» **Document text**:
-- begin --
Isn’t that what really matters in a president?

2.The Claim that He’s a “Racist”

The term has become so overused that it now just means he says things the left disagrees with. Nevertheless, people — including those who know better — are flinging it about with no evidence to support it but their own bilious dislike of him. On the other hand, no less than Thomas Sowell, the brilliant black economist from Stanford, and David Horowitz, champion of civil liberties and a real conservative, both found his speeches on the Democratic Party’s destruction of blacks compelling. (Here are transcripts of his Dimondale and West Allis speeches for those who didn’t see it and whose news sources didn’t bother to publish them.)

Here’s Thomas Sowell:

Who would have thought that Donald Trump, of all people, would be addressing the fact that the black community suffers the most from a breakdown of law and order? But sanity on racial issues is sufficiently rare that it must be welcomed, from whatever source it comes.

When establishment Republicans have addressed the problems of blacks at all, it has too often been in terms of what earmarked benefits can be offered in exchange for their votes. And there was very little that Republicans could offer to compete with the Democrats’ whole universe of welfare state earmarks.

Law and order, however, is not an earmarked benefit for any special group. It is a policy for all that is especially needed by law-abiding blacks who are the principal victims of those who are not law-abiding.

[snip]

Education is a slam dunk issue for Republicans trying to appeal to black parents with school-age children, as distinguished from trying to appeal to all black voters, as if all blacks are the same.

Education is an issue with little, if any, down side for the Republicans, because the teachers’ unions are the single biggest obstacle to black youngsters getting a decent education — and among the biggest donors to the Democrats.

[snip]

As long as blacks vote automatically for Democrats, while the teachers’ unions insist on getting their money’s worth, it is all but inevitable that the education of black children will be sacrificed in the public schools, wherever Democrats are in control.
-- end --
» **Supplied information**:
-- begin --
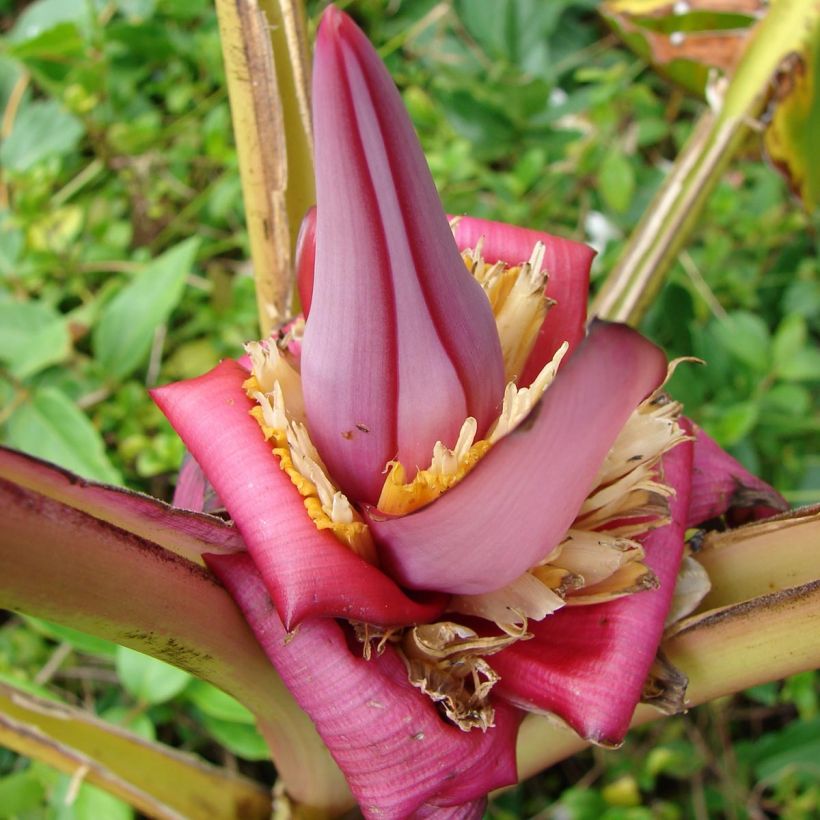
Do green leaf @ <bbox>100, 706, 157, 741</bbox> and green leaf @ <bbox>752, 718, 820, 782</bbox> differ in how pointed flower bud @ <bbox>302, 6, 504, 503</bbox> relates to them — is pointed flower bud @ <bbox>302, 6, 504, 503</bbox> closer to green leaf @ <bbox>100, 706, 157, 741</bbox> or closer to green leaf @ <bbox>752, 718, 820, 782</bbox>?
green leaf @ <bbox>100, 706, 157, 741</bbox>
-- end --
» **Problem requirements**: List every person mentioned by name in the text about the "racist" claim.

» **Correct answer**: Thomas Sowell, David Horowitz, Donald Trump